Implement cross-correlation redshift/rv-fiding #544

ibusko · 2019-10-22T15:15:32Z

This code implements part of the workflow necessary for actually finding the redshift/RV: the cross-correlation computation. The correlation peak finding is supposed to happen elsewhere, maybe in a notebook where the user will have his/hers favorite workflow laid out. Also, any preparation of the spectra required by the actual science (e.g. removal of emission lines, masking of regions, and the like) is assumed to take place before the template_correlate function is called.

ibusko · 2019-10-23T16:03:26Z

@eteq @nmearl @camipacifici can you review this? I am not being able to tag reviewers via the normal access point in the github page. Perhaps because of permissions or credentials or something.

nmearl

Aside from a very minor docstring change, this looks good to me.
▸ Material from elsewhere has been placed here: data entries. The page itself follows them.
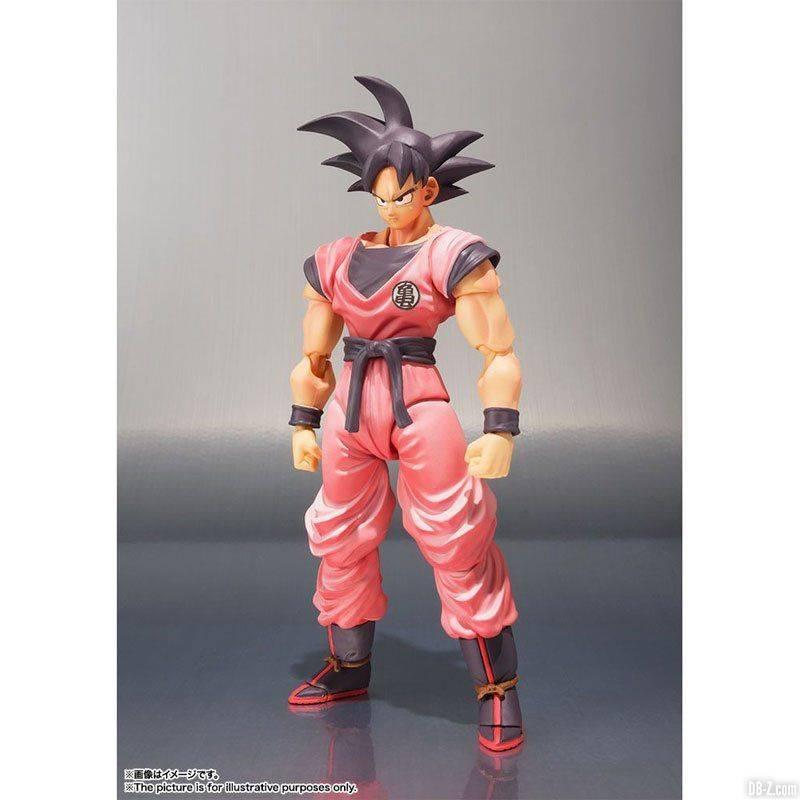 S.H.Figuarts Goku Kaioken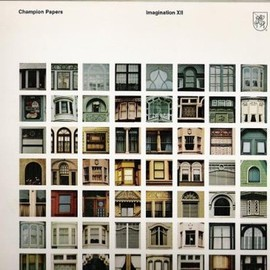 "Champion Papers - Imagination XII ""San Francisco"", 1968"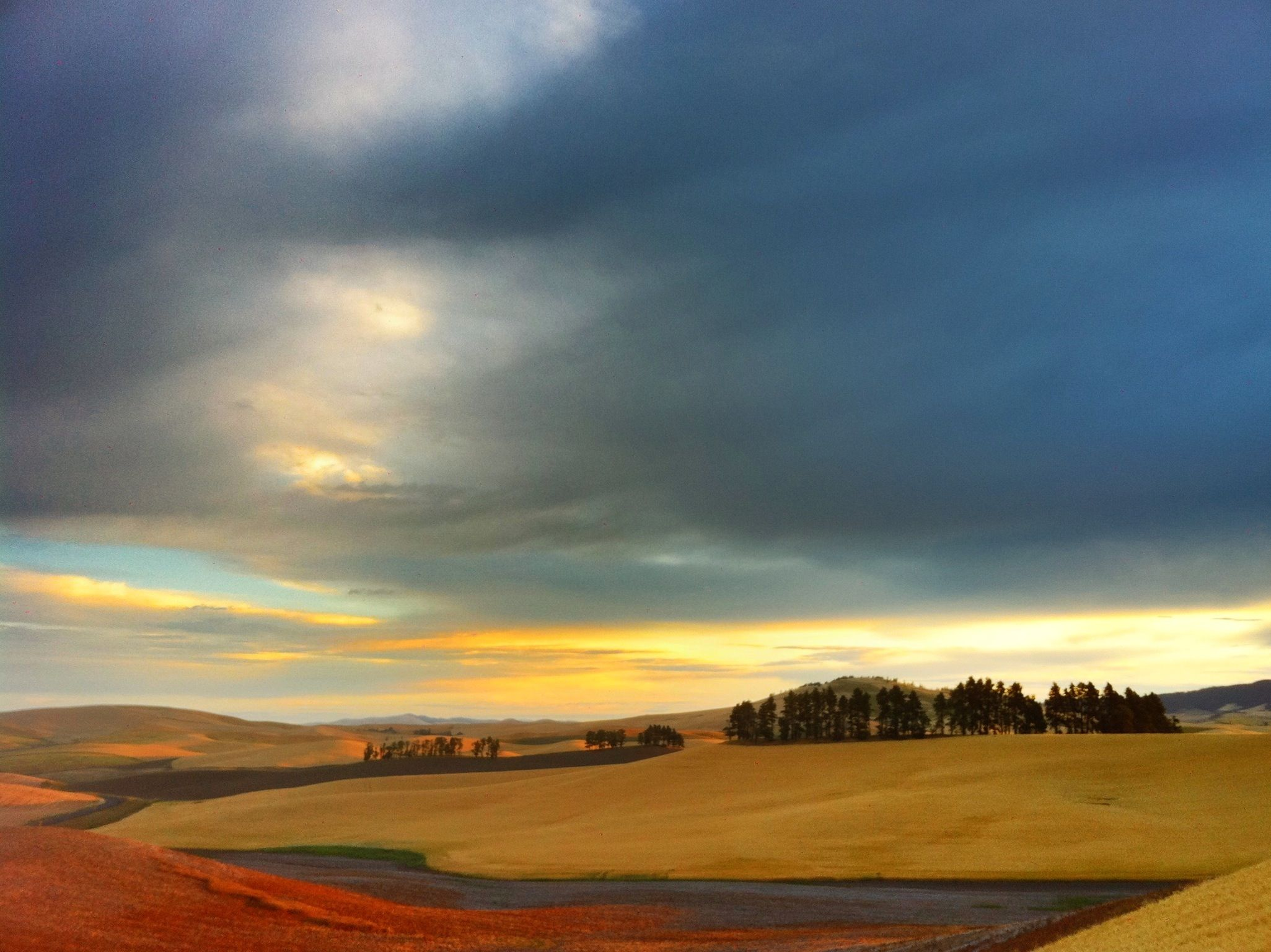 sunrise palouse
specutils/analysis/correlation.py

nmearl

Additionally, this is going to need documentation in the docs.

docs/analysis.rst

nmearl · 2019-11-13T15:17:44Z

docs/analysis.rst

+An example of how to get the cross correlation follows. Note that the observed spectrum must have a rest wavelength
+value set in.
+
+.. code-block:: python


Probably a question for @eteq or @camipacifici: would be want to demonstrate loading in a simple ASCII file with e.g. wavelength/flux values to use as the template? (That is, for someone perusing the docs, would that be more of a helpful example?)
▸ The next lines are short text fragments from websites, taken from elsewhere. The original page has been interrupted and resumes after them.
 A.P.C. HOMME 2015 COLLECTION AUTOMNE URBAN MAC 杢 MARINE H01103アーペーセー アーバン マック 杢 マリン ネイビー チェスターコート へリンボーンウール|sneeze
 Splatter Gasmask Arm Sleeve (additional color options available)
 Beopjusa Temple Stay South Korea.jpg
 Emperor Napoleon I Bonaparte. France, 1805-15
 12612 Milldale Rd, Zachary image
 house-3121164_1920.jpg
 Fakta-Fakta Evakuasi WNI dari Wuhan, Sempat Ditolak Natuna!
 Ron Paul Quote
Hmm, I think the more useful one is something that actually uses real templates that are loaded as Spectrum1D objects. That is, a fits file with an actual spectrum.

E.g. take a galaxy template from synphot and convert it to ascii and load in into a Spectrum1D object to use as the template.

There are some templates in the Synphot library (Bruzual-Charlot galaxy templates for example) https://pysynphot.readthedocs.io/en/latest/ $PYSYN_CDBS/grid/bc95/. I'd suggest bc95_g_10E9.fits. I don't think there is a URL available for this single file, but @pllim might know.

In developing a test case which uses a real template spectrum (wave and flux from bc95_g_10E9.fits converted to ASCII format), I realized that we need also an observed spectrum to correlate against this template. Any idea on how to get one of those without resorting to too many manipulations? The goal is to have this in the docs, so I believe it has to be straightforward to get the observed spectrum, as it is to get the template.

@ibusko - For an observed spectrum, I think the easiest thing is to use the SDSS spectrum that's already an example from the specutils docs - see https://specutils.readthedocs.io/en/stable/ (or the index.rst here) for the exact URL. That way we don't have to keep track of multiple examples.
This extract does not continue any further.